Efficiently checking input and firing events
- by Jim
I'm writing an InputHandler class in XNA, and there are several different keys considered valid input (all of type Microsoft.XNA.Framework.Input.Keys). For each key, I have three events:
internal event InputEvent XYZPressed;
internal event InputEvent XYZHeld;
internal event InputEvent XYZReleased;
where XYZ is the name of the Keys object representing that key. To fire these events, I have the following for each key:
if (Keyboard.GetState().IsKeyDown(XYZ))
{
if (PreviousKeyState.IsKeyDown(XYZ))
{
if (XYZHeld != null)
XYZHeld();
}
else
{
if (XYZPressed != null)
XYZPressed();
}
}
else if (PreviousKeyState.IsKeyDown(XYZ))
{
if (XYZReleased != null)
XYZReleased();
}
However, this is a lot of repeated code (the above needs to be repeated for each input key).

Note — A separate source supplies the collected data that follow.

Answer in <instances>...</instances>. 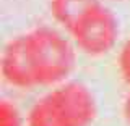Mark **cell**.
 Instances as JSON below:
<instances>
[{
    "instance_id": "1",
    "label": "cell",
    "mask_w": 130,
    "mask_h": 126,
    "mask_svg": "<svg viewBox=\"0 0 130 126\" xmlns=\"http://www.w3.org/2000/svg\"><path fill=\"white\" fill-rule=\"evenodd\" d=\"M96 100L81 83L72 81L39 99L28 113V126H89L96 118Z\"/></svg>"
},
{
    "instance_id": "2",
    "label": "cell",
    "mask_w": 130,
    "mask_h": 126,
    "mask_svg": "<svg viewBox=\"0 0 130 126\" xmlns=\"http://www.w3.org/2000/svg\"><path fill=\"white\" fill-rule=\"evenodd\" d=\"M28 54L38 86L67 79L75 66V50L59 31L41 26L26 34Z\"/></svg>"
},
{
    "instance_id": "3",
    "label": "cell",
    "mask_w": 130,
    "mask_h": 126,
    "mask_svg": "<svg viewBox=\"0 0 130 126\" xmlns=\"http://www.w3.org/2000/svg\"><path fill=\"white\" fill-rule=\"evenodd\" d=\"M70 32L83 54L101 57L111 52L119 39V19L109 8L99 3L89 10Z\"/></svg>"
},
{
    "instance_id": "4",
    "label": "cell",
    "mask_w": 130,
    "mask_h": 126,
    "mask_svg": "<svg viewBox=\"0 0 130 126\" xmlns=\"http://www.w3.org/2000/svg\"><path fill=\"white\" fill-rule=\"evenodd\" d=\"M2 74L7 83L15 87L28 89L36 84L34 71L31 66L29 54H28L26 34L11 39L3 48L2 55Z\"/></svg>"
},
{
    "instance_id": "5",
    "label": "cell",
    "mask_w": 130,
    "mask_h": 126,
    "mask_svg": "<svg viewBox=\"0 0 130 126\" xmlns=\"http://www.w3.org/2000/svg\"><path fill=\"white\" fill-rule=\"evenodd\" d=\"M99 5V0H51V13L57 23L72 31L76 23Z\"/></svg>"
},
{
    "instance_id": "6",
    "label": "cell",
    "mask_w": 130,
    "mask_h": 126,
    "mask_svg": "<svg viewBox=\"0 0 130 126\" xmlns=\"http://www.w3.org/2000/svg\"><path fill=\"white\" fill-rule=\"evenodd\" d=\"M0 126H21L18 108L7 100L0 102Z\"/></svg>"
},
{
    "instance_id": "7",
    "label": "cell",
    "mask_w": 130,
    "mask_h": 126,
    "mask_svg": "<svg viewBox=\"0 0 130 126\" xmlns=\"http://www.w3.org/2000/svg\"><path fill=\"white\" fill-rule=\"evenodd\" d=\"M119 68L122 73V78L125 79V83L130 86V39L125 42V45L120 50L119 57Z\"/></svg>"
},
{
    "instance_id": "8",
    "label": "cell",
    "mask_w": 130,
    "mask_h": 126,
    "mask_svg": "<svg viewBox=\"0 0 130 126\" xmlns=\"http://www.w3.org/2000/svg\"><path fill=\"white\" fill-rule=\"evenodd\" d=\"M124 116L127 120V123L130 124V92H128L127 99H125V104H124Z\"/></svg>"
}]
</instances>
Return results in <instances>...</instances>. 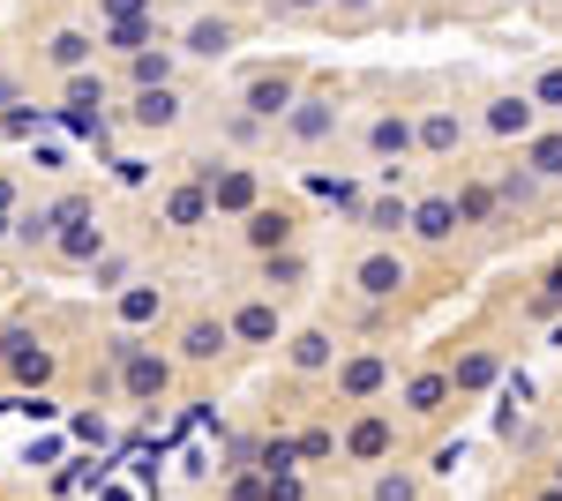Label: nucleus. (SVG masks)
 Returning a JSON list of instances; mask_svg holds the SVG:
<instances>
[{
  "mask_svg": "<svg viewBox=\"0 0 562 501\" xmlns=\"http://www.w3.org/2000/svg\"><path fill=\"white\" fill-rule=\"evenodd\" d=\"M121 389H128L135 405L166 397V389H173V360H166V352H150V344H135L128 360H121Z\"/></svg>",
  "mask_w": 562,
  "mask_h": 501,
  "instance_id": "1",
  "label": "nucleus"
},
{
  "mask_svg": "<svg viewBox=\"0 0 562 501\" xmlns=\"http://www.w3.org/2000/svg\"><path fill=\"white\" fill-rule=\"evenodd\" d=\"M390 449H397V426H390L383 412H360V419L346 426V457H352V464H383Z\"/></svg>",
  "mask_w": 562,
  "mask_h": 501,
  "instance_id": "2",
  "label": "nucleus"
},
{
  "mask_svg": "<svg viewBox=\"0 0 562 501\" xmlns=\"http://www.w3.org/2000/svg\"><path fill=\"white\" fill-rule=\"evenodd\" d=\"M352 293L360 299H397L405 293V262H397V254H360V262H352Z\"/></svg>",
  "mask_w": 562,
  "mask_h": 501,
  "instance_id": "3",
  "label": "nucleus"
},
{
  "mask_svg": "<svg viewBox=\"0 0 562 501\" xmlns=\"http://www.w3.org/2000/svg\"><path fill=\"white\" fill-rule=\"evenodd\" d=\"M383 382H390L383 352H352L346 367H338V397H346V405H368V397H375Z\"/></svg>",
  "mask_w": 562,
  "mask_h": 501,
  "instance_id": "4",
  "label": "nucleus"
},
{
  "mask_svg": "<svg viewBox=\"0 0 562 501\" xmlns=\"http://www.w3.org/2000/svg\"><path fill=\"white\" fill-rule=\"evenodd\" d=\"M225 330L240 337V344H278V299H262V293H256V299H240Z\"/></svg>",
  "mask_w": 562,
  "mask_h": 501,
  "instance_id": "5",
  "label": "nucleus"
},
{
  "mask_svg": "<svg viewBox=\"0 0 562 501\" xmlns=\"http://www.w3.org/2000/svg\"><path fill=\"white\" fill-rule=\"evenodd\" d=\"M240 240H248V248L256 254H278V248H293V217H285V209H248V225H240Z\"/></svg>",
  "mask_w": 562,
  "mask_h": 501,
  "instance_id": "6",
  "label": "nucleus"
},
{
  "mask_svg": "<svg viewBox=\"0 0 562 501\" xmlns=\"http://www.w3.org/2000/svg\"><path fill=\"white\" fill-rule=\"evenodd\" d=\"M225 344H233V330H225V322H211V315H195V322L180 330V360H188V367H211Z\"/></svg>",
  "mask_w": 562,
  "mask_h": 501,
  "instance_id": "7",
  "label": "nucleus"
},
{
  "mask_svg": "<svg viewBox=\"0 0 562 501\" xmlns=\"http://www.w3.org/2000/svg\"><path fill=\"white\" fill-rule=\"evenodd\" d=\"M53 254H60V262H98V254H105V232H98L90 217H68V225L53 232Z\"/></svg>",
  "mask_w": 562,
  "mask_h": 501,
  "instance_id": "8",
  "label": "nucleus"
},
{
  "mask_svg": "<svg viewBox=\"0 0 562 501\" xmlns=\"http://www.w3.org/2000/svg\"><path fill=\"white\" fill-rule=\"evenodd\" d=\"M128 121H135V127H173V121H180L173 83H143V90H135V105H128Z\"/></svg>",
  "mask_w": 562,
  "mask_h": 501,
  "instance_id": "9",
  "label": "nucleus"
},
{
  "mask_svg": "<svg viewBox=\"0 0 562 501\" xmlns=\"http://www.w3.org/2000/svg\"><path fill=\"white\" fill-rule=\"evenodd\" d=\"M293 113V76H256L248 83V121H278Z\"/></svg>",
  "mask_w": 562,
  "mask_h": 501,
  "instance_id": "10",
  "label": "nucleus"
},
{
  "mask_svg": "<svg viewBox=\"0 0 562 501\" xmlns=\"http://www.w3.org/2000/svg\"><path fill=\"white\" fill-rule=\"evenodd\" d=\"M405 217H413V232H420V240H435V248L458 232V203H450V195H428V203L405 209Z\"/></svg>",
  "mask_w": 562,
  "mask_h": 501,
  "instance_id": "11",
  "label": "nucleus"
},
{
  "mask_svg": "<svg viewBox=\"0 0 562 501\" xmlns=\"http://www.w3.org/2000/svg\"><path fill=\"white\" fill-rule=\"evenodd\" d=\"M166 315V285H121V330H143Z\"/></svg>",
  "mask_w": 562,
  "mask_h": 501,
  "instance_id": "12",
  "label": "nucleus"
},
{
  "mask_svg": "<svg viewBox=\"0 0 562 501\" xmlns=\"http://www.w3.org/2000/svg\"><path fill=\"white\" fill-rule=\"evenodd\" d=\"M368 150H375V158H405V150H413V121H405V113H383V121L368 127Z\"/></svg>",
  "mask_w": 562,
  "mask_h": 501,
  "instance_id": "13",
  "label": "nucleus"
},
{
  "mask_svg": "<svg viewBox=\"0 0 562 501\" xmlns=\"http://www.w3.org/2000/svg\"><path fill=\"white\" fill-rule=\"evenodd\" d=\"M450 405V375H413V389H405V412L413 419H435Z\"/></svg>",
  "mask_w": 562,
  "mask_h": 501,
  "instance_id": "14",
  "label": "nucleus"
},
{
  "mask_svg": "<svg viewBox=\"0 0 562 501\" xmlns=\"http://www.w3.org/2000/svg\"><path fill=\"white\" fill-rule=\"evenodd\" d=\"M203 195H211L217 209H256V172H217Z\"/></svg>",
  "mask_w": 562,
  "mask_h": 501,
  "instance_id": "15",
  "label": "nucleus"
},
{
  "mask_svg": "<svg viewBox=\"0 0 562 501\" xmlns=\"http://www.w3.org/2000/svg\"><path fill=\"white\" fill-rule=\"evenodd\" d=\"M330 127H338V105L330 98H307L301 113H293V143H323Z\"/></svg>",
  "mask_w": 562,
  "mask_h": 501,
  "instance_id": "16",
  "label": "nucleus"
},
{
  "mask_svg": "<svg viewBox=\"0 0 562 501\" xmlns=\"http://www.w3.org/2000/svg\"><path fill=\"white\" fill-rule=\"evenodd\" d=\"M301 277H307V262H301V254H293V248L262 254V285H270V299H278V293H293Z\"/></svg>",
  "mask_w": 562,
  "mask_h": 501,
  "instance_id": "17",
  "label": "nucleus"
},
{
  "mask_svg": "<svg viewBox=\"0 0 562 501\" xmlns=\"http://www.w3.org/2000/svg\"><path fill=\"white\" fill-rule=\"evenodd\" d=\"M45 60H53L60 76H76V68L90 60V38L83 31H53V38H45Z\"/></svg>",
  "mask_w": 562,
  "mask_h": 501,
  "instance_id": "18",
  "label": "nucleus"
},
{
  "mask_svg": "<svg viewBox=\"0 0 562 501\" xmlns=\"http://www.w3.org/2000/svg\"><path fill=\"white\" fill-rule=\"evenodd\" d=\"M458 135H465V127H458V113H428V121L413 127V143H420V150H435V158H442V150H458Z\"/></svg>",
  "mask_w": 562,
  "mask_h": 501,
  "instance_id": "19",
  "label": "nucleus"
},
{
  "mask_svg": "<svg viewBox=\"0 0 562 501\" xmlns=\"http://www.w3.org/2000/svg\"><path fill=\"white\" fill-rule=\"evenodd\" d=\"M8 367H15V382H53V352H31V337H15V344H8Z\"/></svg>",
  "mask_w": 562,
  "mask_h": 501,
  "instance_id": "20",
  "label": "nucleus"
},
{
  "mask_svg": "<svg viewBox=\"0 0 562 501\" xmlns=\"http://www.w3.org/2000/svg\"><path fill=\"white\" fill-rule=\"evenodd\" d=\"M293 367H301V375H323V367H330V330H301L293 337Z\"/></svg>",
  "mask_w": 562,
  "mask_h": 501,
  "instance_id": "21",
  "label": "nucleus"
},
{
  "mask_svg": "<svg viewBox=\"0 0 562 501\" xmlns=\"http://www.w3.org/2000/svg\"><path fill=\"white\" fill-rule=\"evenodd\" d=\"M487 127H495V135H532V98H503V105H487Z\"/></svg>",
  "mask_w": 562,
  "mask_h": 501,
  "instance_id": "22",
  "label": "nucleus"
},
{
  "mask_svg": "<svg viewBox=\"0 0 562 501\" xmlns=\"http://www.w3.org/2000/svg\"><path fill=\"white\" fill-rule=\"evenodd\" d=\"M203 209H211V195H203V187H180L173 203H166V217H173L180 232H188V225H203Z\"/></svg>",
  "mask_w": 562,
  "mask_h": 501,
  "instance_id": "23",
  "label": "nucleus"
},
{
  "mask_svg": "<svg viewBox=\"0 0 562 501\" xmlns=\"http://www.w3.org/2000/svg\"><path fill=\"white\" fill-rule=\"evenodd\" d=\"M188 53H233V23H195V31H188Z\"/></svg>",
  "mask_w": 562,
  "mask_h": 501,
  "instance_id": "24",
  "label": "nucleus"
},
{
  "mask_svg": "<svg viewBox=\"0 0 562 501\" xmlns=\"http://www.w3.org/2000/svg\"><path fill=\"white\" fill-rule=\"evenodd\" d=\"M525 158H532V172H540V180H562V135H540Z\"/></svg>",
  "mask_w": 562,
  "mask_h": 501,
  "instance_id": "25",
  "label": "nucleus"
},
{
  "mask_svg": "<svg viewBox=\"0 0 562 501\" xmlns=\"http://www.w3.org/2000/svg\"><path fill=\"white\" fill-rule=\"evenodd\" d=\"M68 105H76V113H83V121H90V113L105 105V83H90L83 68H76V76H68Z\"/></svg>",
  "mask_w": 562,
  "mask_h": 501,
  "instance_id": "26",
  "label": "nucleus"
},
{
  "mask_svg": "<svg viewBox=\"0 0 562 501\" xmlns=\"http://www.w3.org/2000/svg\"><path fill=\"white\" fill-rule=\"evenodd\" d=\"M480 382H495V360H487V352H473V360L450 367V389H480Z\"/></svg>",
  "mask_w": 562,
  "mask_h": 501,
  "instance_id": "27",
  "label": "nucleus"
},
{
  "mask_svg": "<svg viewBox=\"0 0 562 501\" xmlns=\"http://www.w3.org/2000/svg\"><path fill=\"white\" fill-rule=\"evenodd\" d=\"M375 501H420V479L413 471H383L375 479Z\"/></svg>",
  "mask_w": 562,
  "mask_h": 501,
  "instance_id": "28",
  "label": "nucleus"
},
{
  "mask_svg": "<svg viewBox=\"0 0 562 501\" xmlns=\"http://www.w3.org/2000/svg\"><path fill=\"white\" fill-rule=\"evenodd\" d=\"M173 76V53H135V90L143 83H166Z\"/></svg>",
  "mask_w": 562,
  "mask_h": 501,
  "instance_id": "29",
  "label": "nucleus"
},
{
  "mask_svg": "<svg viewBox=\"0 0 562 501\" xmlns=\"http://www.w3.org/2000/svg\"><path fill=\"white\" fill-rule=\"evenodd\" d=\"M293 449H301L307 464H323V457H330V449H338V434H323V426H315V434H301V442H293Z\"/></svg>",
  "mask_w": 562,
  "mask_h": 501,
  "instance_id": "30",
  "label": "nucleus"
},
{
  "mask_svg": "<svg viewBox=\"0 0 562 501\" xmlns=\"http://www.w3.org/2000/svg\"><path fill=\"white\" fill-rule=\"evenodd\" d=\"M121 277H128V262L121 254H98V293H121Z\"/></svg>",
  "mask_w": 562,
  "mask_h": 501,
  "instance_id": "31",
  "label": "nucleus"
},
{
  "mask_svg": "<svg viewBox=\"0 0 562 501\" xmlns=\"http://www.w3.org/2000/svg\"><path fill=\"white\" fill-rule=\"evenodd\" d=\"M368 225H375V232H397V225H405V203H375V209H368Z\"/></svg>",
  "mask_w": 562,
  "mask_h": 501,
  "instance_id": "32",
  "label": "nucleus"
},
{
  "mask_svg": "<svg viewBox=\"0 0 562 501\" xmlns=\"http://www.w3.org/2000/svg\"><path fill=\"white\" fill-rule=\"evenodd\" d=\"M532 105H562V68H548V76H540V90H532Z\"/></svg>",
  "mask_w": 562,
  "mask_h": 501,
  "instance_id": "33",
  "label": "nucleus"
},
{
  "mask_svg": "<svg viewBox=\"0 0 562 501\" xmlns=\"http://www.w3.org/2000/svg\"><path fill=\"white\" fill-rule=\"evenodd\" d=\"M540 307H562V262L548 270V293H540Z\"/></svg>",
  "mask_w": 562,
  "mask_h": 501,
  "instance_id": "34",
  "label": "nucleus"
},
{
  "mask_svg": "<svg viewBox=\"0 0 562 501\" xmlns=\"http://www.w3.org/2000/svg\"><path fill=\"white\" fill-rule=\"evenodd\" d=\"M307 8H323V0H278V15H307Z\"/></svg>",
  "mask_w": 562,
  "mask_h": 501,
  "instance_id": "35",
  "label": "nucleus"
},
{
  "mask_svg": "<svg viewBox=\"0 0 562 501\" xmlns=\"http://www.w3.org/2000/svg\"><path fill=\"white\" fill-rule=\"evenodd\" d=\"M540 501H562V487H548V494H540Z\"/></svg>",
  "mask_w": 562,
  "mask_h": 501,
  "instance_id": "36",
  "label": "nucleus"
},
{
  "mask_svg": "<svg viewBox=\"0 0 562 501\" xmlns=\"http://www.w3.org/2000/svg\"><path fill=\"white\" fill-rule=\"evenodd\" d=\"M555 487H562V457H555Z\"/></svg>",
  "mask_w": 562,
  "mask_h": 501,
  "instance_id": "37",
  "label": "nucleus"
},
{
  "mask_svg": "<svg viewBox=\"0 0 562 501\" xmlns=\"http://www.w3.org/2000/svg\"><path fill=\"white\" fill-rule=\"evenodd\" d=\"M346 8H368V0H346Z\"/></svg>",
  "mask_w": 562,
  "mask_h": 501,
  "instance_id": "38",
  "label": "nucleus"
},
{
  "mask_svg": "<svg viewBox=\"0 0 562 501\" xmlns=\"http://www.w3.org/2000/svg\"><path fill=\"white\" fill-rule=\"evenodd\" d=\"M0 232H8V225H0Z\"/></svg>",
  "mask_w": 562,
  "mask_h": 501,
  "instance_id": "39",
  "label": "nucleus"
}]
</instances>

Aside from being a hassle to write, if any keys are added to/removed from the keys (if functionality is added/removed), a new section needs to be added (or an existing one removed).
Is there a cleaner way to do this? Perhaps something along the lines of
foreach key
check which state it's in
fire this key's event for that state
where the code does the foreach (automatically checking exactly those keys that "exist") rather than the coder?